Bid to speed postings
Last updated 09:13 30/03/2011
GeoNet is exploring faster ways of posting earthquake details after the runaway success of its website since September.
Millions of hits on the site have been recorded after the magnitude- 7.1 quake on September 4.
From 4.35am that day until the end of the month there were 564 million hits.

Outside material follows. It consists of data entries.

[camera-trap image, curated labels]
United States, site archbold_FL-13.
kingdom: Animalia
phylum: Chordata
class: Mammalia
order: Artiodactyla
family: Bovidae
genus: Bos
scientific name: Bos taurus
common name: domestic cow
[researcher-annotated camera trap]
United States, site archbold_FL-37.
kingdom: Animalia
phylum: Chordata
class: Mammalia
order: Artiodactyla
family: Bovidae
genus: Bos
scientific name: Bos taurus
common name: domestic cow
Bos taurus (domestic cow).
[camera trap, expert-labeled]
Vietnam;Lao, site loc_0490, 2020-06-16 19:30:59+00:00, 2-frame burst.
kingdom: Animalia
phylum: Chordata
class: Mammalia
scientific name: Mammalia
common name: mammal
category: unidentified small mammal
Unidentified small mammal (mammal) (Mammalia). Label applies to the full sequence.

By yesterday morning, the number of post-September 4 hits had reached 1.2 billion.
Immediately after a large aftershock, the GNS Science and Earthquake Commission-funded GeoNet site can get up to 9000 page requests a second.
GeoNet now wants to speed up delivery of its quake information, aware that visitors and Cantabrians are seeking instant knowledge.
GeoNet project director Ken Gledhill said the "hurry up and tell us the magnitude" cry after a widely felt quake was a common complaint.
"Would you believe that we're frequently saying the same thing?" he said. "We will be as happy as anyone to stop shouting 'hurry up GeoNet'."
The analysis still involved a duty seismologist reviewing data and took 10 minutes at its fastest, but more typically 15 to 20 minutes, before being posted on the website or becoming available on social media sites.
Gledhill said GeoNet was considering replacing its quake-location system and was testing German technology developed since the Indonesian tsunami on Boxing Day 2004.
It was also considering the release of automatic, unreviewed quake locations within a matter of a few minutes, with a review being carried out later by a duty seismologist, he said.
"This is a big shift in thinking. New Zealand is a long, thin country with complicated geology and a lot of seismic noise from the ocean and the wind, which greatly increases the chances of automatic earthquake locations being incorrect," he said.